APRÈS LA CLASSE LIVE @ FLOG – FIRENZE, 21.02.2015

Un ottimo riscontro di pubblico per il collettivo salentino Après La Classe che si propone di infiammare una fredda serata di fine febbraio dell’Auditorium Flog. Ad accendere la miccia i pisani Venus In Furs che esortano le prime file a sudare come si deve sulle note dei loro pezzi, tagliati più che mai alla violenza live. Un’apertura che è un vero e proprio compendio della musica che stanno portando in giro per l’Italia: Io Odio Il Mercoledì, Las Vegas, Nefasta In Testa, Non Ti Chiederò Mai, Leggins, Anita, Cecilia E La Famiglia, Nel Nome Del Padre. A ritmo serrato questi ragazzi dimostrano che calcare grossi palchi, a breve, sarà davvero affar loro.


Leggi anche: Afterhours @ Teatro Augusteo Napoli – 16.02.2015


Giusto il tempo del cambio palco ed è subito Puglia. Cesko, Combass, Puccia, Giammy ed Alex salgono sul palco e palesano la loro intenzione di uscirne madidi di sudore e scossi dal folle ritmo: parte I Just Wanna Fly seguita da La Grande Mela ed Il Miracolo. Ma non ci si può fermare perché c’è ancora spazio per Non Resterà Niente e Parentesi In Musica. Cesko più di tutti salta, balla, urla e si dimena, guarda il pubblico intensamente, poi guarda il cielo. E’ una continua smorfia di ritmo e passione, sollecitazioni per il collo, difficoltà a stare fermi. La folla è già conquistata. Ci sono i fan della prima ora ed i giovanissimi, ma perfettamente amalgamati, e ci sono sguardi d’intesa fra tutti, come a dire “qui radiamo al suolo il locale di felicità, la prossima scossa avrà epicentro alla Flog”. L’esordio, come ho già detto, è bello carico e coinvolge in un climax inarrestabile. Vorrei Sapere Perché, Riuscire a Volare, Questa Vita e Simu Li Pacci vengono in rapida successione e preparano la strada al delirio che sarà I Love You, con tanto di pogo selvaggio sul finire.
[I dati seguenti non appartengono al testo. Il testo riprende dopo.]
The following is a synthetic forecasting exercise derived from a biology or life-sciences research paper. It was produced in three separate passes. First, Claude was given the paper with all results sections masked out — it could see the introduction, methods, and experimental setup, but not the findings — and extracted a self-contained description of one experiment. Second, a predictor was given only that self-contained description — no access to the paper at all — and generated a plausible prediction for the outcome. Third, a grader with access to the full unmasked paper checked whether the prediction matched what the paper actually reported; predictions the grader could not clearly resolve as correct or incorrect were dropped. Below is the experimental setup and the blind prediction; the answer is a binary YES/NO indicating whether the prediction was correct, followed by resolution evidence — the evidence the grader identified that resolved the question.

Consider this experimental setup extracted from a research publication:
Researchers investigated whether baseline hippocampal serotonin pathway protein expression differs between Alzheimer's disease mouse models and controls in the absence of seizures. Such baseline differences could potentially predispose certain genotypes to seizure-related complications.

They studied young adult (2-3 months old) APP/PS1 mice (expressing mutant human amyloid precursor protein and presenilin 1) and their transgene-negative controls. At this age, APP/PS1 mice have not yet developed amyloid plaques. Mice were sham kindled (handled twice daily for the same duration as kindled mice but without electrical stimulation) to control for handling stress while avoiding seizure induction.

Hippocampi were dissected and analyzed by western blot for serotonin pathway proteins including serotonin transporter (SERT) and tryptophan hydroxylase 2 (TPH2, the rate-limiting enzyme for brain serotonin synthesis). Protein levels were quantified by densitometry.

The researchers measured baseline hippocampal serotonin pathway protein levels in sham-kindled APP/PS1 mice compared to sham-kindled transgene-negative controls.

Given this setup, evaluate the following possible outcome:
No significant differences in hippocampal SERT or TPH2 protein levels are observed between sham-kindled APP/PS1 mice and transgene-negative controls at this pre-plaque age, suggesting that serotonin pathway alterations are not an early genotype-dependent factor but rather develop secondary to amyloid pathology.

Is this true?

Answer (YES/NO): YES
Consulta anche: Agenda Concerti


A questo punto il più è davvero fatto perché Lu Sole, Lu Mare, Lu Ientu è un grido corale, tanto che un signore con la coppola in prima fila si dimena come un forsennato alzando una maglietta. “Ultrà Lecce” era il suo messaggio di felicità. Ma la coralità si esprime al suo livello più alto sulle note di Mammalitaliani, dove Cesko spinge il pubblico ad interagire nel brano, tanto che il microfono diventa davvero superfluo e l’atmosfera densa di un unico collettivo flusso sonoro. Il gruppo salentino continua con Sud-Est, Se Spegni Il Sole, La Luna Cadrà, Un Numero, prima di dare al pubblico la delusione dei saluti e rientrare nel camerino. Ma è veramente questione di secondi perché i 5 tornino sul palco sfoderando il tris Paris, Kalinifta, La Patchanka, che avrebbe steso anche il più resistente dei fan. La chiusura è un po’ come quando uno vince la finale dei mondiali di calcio e crolla a terra ridendo e piangendo di gioia. Erano tutti stesi lì sotto il palco a prolungare ancora un po’ l’emozione.